— On a entendu des bruits de verre cassé et des coups de feu…, commença frère Rory en foudroyant son interlocutrice du regard. Qu’avez-vous fait ?
— Il a été touché par balle à la cuisse droite et il me semble qu’un éclat de verre l’a aussi atteint à la jambe, précisa Grace.
Le moine aux mains épaisses releva la robe de son frère et dévoila effectivement les deux blessures. Il appliqua plusieurs compresses pour stopper l’hémorragie de la plaie par balle, puis entreprit de désinfecter la coupure béante, en marmonnant que frère Colin était le plus gentil et le plus pur d’entre eux, qu’il ne méritait pas un tel traitement.
Grace le laissa travailler, mais à peine avait-il terminé le dernier point de suture qu’elle congédia tout le monde pour être seule avec le suspect.

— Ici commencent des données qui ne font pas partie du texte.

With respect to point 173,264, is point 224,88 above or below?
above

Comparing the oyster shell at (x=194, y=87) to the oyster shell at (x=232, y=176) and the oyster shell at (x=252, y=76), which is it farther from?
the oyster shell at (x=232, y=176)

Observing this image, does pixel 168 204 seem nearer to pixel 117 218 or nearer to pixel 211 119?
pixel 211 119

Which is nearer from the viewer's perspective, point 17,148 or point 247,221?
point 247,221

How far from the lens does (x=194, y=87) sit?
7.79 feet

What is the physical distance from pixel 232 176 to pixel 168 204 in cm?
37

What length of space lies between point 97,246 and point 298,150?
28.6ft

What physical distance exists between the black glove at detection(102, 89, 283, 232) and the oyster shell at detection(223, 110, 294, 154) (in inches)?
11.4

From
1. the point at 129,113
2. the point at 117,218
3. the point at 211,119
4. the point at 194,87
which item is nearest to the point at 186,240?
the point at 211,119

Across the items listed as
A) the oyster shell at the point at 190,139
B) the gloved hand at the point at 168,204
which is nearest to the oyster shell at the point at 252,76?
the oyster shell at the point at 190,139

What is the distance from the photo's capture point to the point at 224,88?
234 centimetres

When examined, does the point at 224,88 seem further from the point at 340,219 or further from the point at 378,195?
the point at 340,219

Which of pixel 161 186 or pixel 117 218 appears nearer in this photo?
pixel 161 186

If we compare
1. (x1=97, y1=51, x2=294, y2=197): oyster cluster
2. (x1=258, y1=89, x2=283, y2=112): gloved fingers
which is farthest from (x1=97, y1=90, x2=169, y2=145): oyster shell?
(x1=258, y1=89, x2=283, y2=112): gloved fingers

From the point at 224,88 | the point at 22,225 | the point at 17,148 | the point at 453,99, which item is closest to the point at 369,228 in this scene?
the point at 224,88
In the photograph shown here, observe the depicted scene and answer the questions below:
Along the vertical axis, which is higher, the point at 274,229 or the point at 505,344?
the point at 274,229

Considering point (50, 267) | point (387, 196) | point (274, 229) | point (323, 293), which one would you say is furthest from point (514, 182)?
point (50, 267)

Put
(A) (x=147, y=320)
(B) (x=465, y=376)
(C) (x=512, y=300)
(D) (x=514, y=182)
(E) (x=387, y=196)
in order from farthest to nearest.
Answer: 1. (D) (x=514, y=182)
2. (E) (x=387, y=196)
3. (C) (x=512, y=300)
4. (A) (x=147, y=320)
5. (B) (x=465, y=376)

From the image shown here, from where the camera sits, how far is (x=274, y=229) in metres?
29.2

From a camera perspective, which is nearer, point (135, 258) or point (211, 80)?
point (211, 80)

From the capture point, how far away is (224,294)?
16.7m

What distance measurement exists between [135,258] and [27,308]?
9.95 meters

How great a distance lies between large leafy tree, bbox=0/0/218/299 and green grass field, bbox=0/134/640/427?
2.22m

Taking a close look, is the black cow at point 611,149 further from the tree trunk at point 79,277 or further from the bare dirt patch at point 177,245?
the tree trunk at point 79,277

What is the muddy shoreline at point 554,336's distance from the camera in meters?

— Donnez-lui au moins de la morphine, protesta leur supérieur.
— Non.
Comme il insistait, Grace approcha son visage de celui de l’abbé et le regarda par en dessous, son index pointé vers lui.
— Sous morphine, son témoignage sera confus et ne vaudra rien. Or, pour que vous compreniez bien la situation : votre frère est désormais le suspect principal du meurtre d’Anton Weisac. Donc, si vous ne sortez pas tout de suite, je m’appliquerai à expliquer avec quel zèle vous m’avez empêchée de mener mon enquête et vous serez jugé pour entrave à la justice.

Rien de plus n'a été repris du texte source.